#### Page text

James has been condemning those who pay special attention to the rich 
man who enters the Church. "But," they might answer, "the law tells me 
to love my neighbour as myself. Therefore we are under duty to welcome 
the man when he comes to Church." "Very well," answers James, "If you 
are really welcoming the man because you love him as you do yourself, 
and you wish to give him the welcome you yourself would wish to receive,
 that is fine. But, if you are giving him this special welcome because 
he is a rich man, that is respect of persons and that is wrong--and so 
far from keeping the law, you are in fact breaking it. You don't love 
your neighbour, or you would not neglect the poor man. What you love is 
wealth--and that is not what the law commands." 
     James calls the great injunction to love our neighbour as 
ourselves the royal law. There can be various meanings of the phrase. It
 may mean the law which is of supreme excellence; it may mean the law 
which is given by the King of the kings; it may mean the king of all 
laws; it may mean the law that makes men kings and is fit for kings. To 
keep that greatest law is to become king of oneself and a king among 
men. It is a law fit for those who are royal, and able to make men 
royal. 
     James goes on to lay down a great principle about the law of 
God. To break any part of it is to become a transgressor. The Jew was 
very apt to regard the law as a series of detached injunctions. To keep 
one was to gain credit; to break one was to incur debt. A man could add 
up the ones he kept and subtract the ones he broke and so emerge with a 
credit or a debit balance. There was a Rabbinic saying, "Whoever fulfils
 only one law, good is appointed to him; his days are prolonged and he 
will inherit the land." Again many of the Rabbis held that "the Sabbath 
weighs against all precepts," and to keep it was to keep the law. 
     As James saw it, the whole law was the will of God; to break any
 part of it was to infringe that will and therefore to be guilty of sin.
 That is perfectly true. To break any part of the law is to become a 
transgressor in principle. Even under human justice a man becomes a 
criminal when he has broken one law. So James argues: "No matter how 
good you may be in other directions, if you treat people with respect of
 persons, you have acted against the will of God and you are a 
transgressor." 
     There is a great truth here which is both relevant and 
practical. We may put it much more simply. A man may be in nearly all 
respects a good man; and yet he may spoil himself by one fault. He may 
be moral in his action, pure in his speech, meticulous in his devotion.

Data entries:

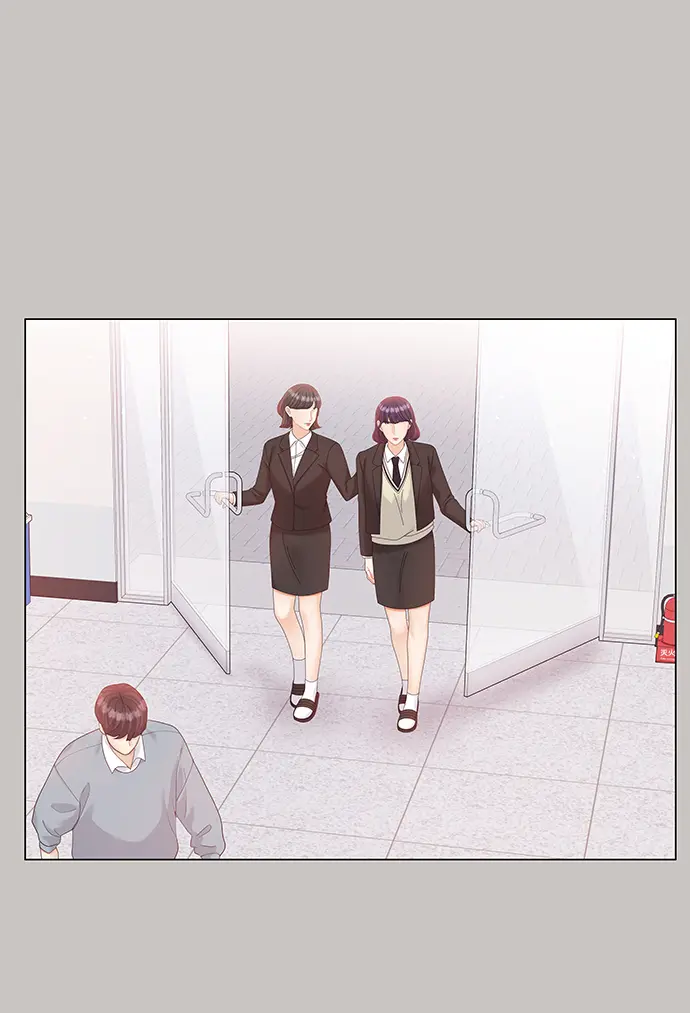 第64话 第55页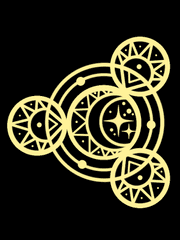 레미 (Rhemi) :: 마법사와 고양이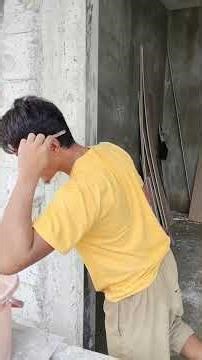 WINDOW AND DOOR MEASUREMENT TUTORIAL #buildingbuilder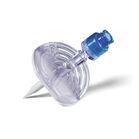 MINI SPIKE 2 Filter m.Safeflow-Ventil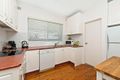 Property photo of 5/5 Jones Street Croydon NSW 2132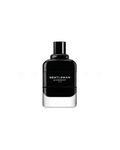 GIVENCHY GENTLEMAN EDP
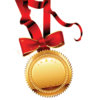 free-vector-medals-medal-vector_006155_Medal5.jpg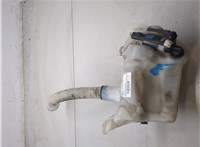 9681875180 Бачок омывателя Citroen Berlingo 2008-2012 20278170 #4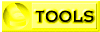 034d0101.gif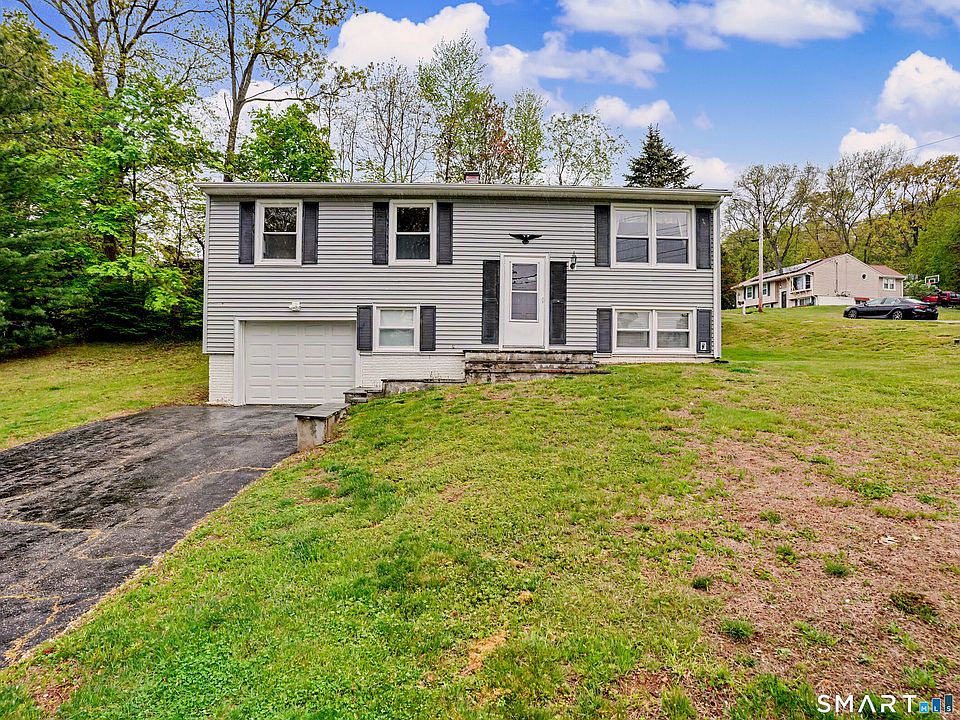 1st image of 11 Hale Drive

#### Task
Reproduce the commentary on James word for word from "As James saw" to "in his devotion.".

#### Response for this exercise
As James saw it, the whole law was the will of God; to break any
 part of it was to infringe that will and therefore to be guilty of sin.
 That is perfectly true. To break any part of the law is to become a 
transgressor in principle. Even under human justice a man becomes a 
criminal when he has broken one law. So James argues: "No matter how 
good you may be in other directions, if you treat people with respect of
 persons, you have acted against the will of God and you are a 
transgressor." 
     There is a great truth here which is both relevant and 
practical. We may put it much more simply. A man may be in nearly all 
respects a good man; and yet he may spoil himself by one fault. He may 
be moral in his action, pure in his speech, meticulous in his devotion.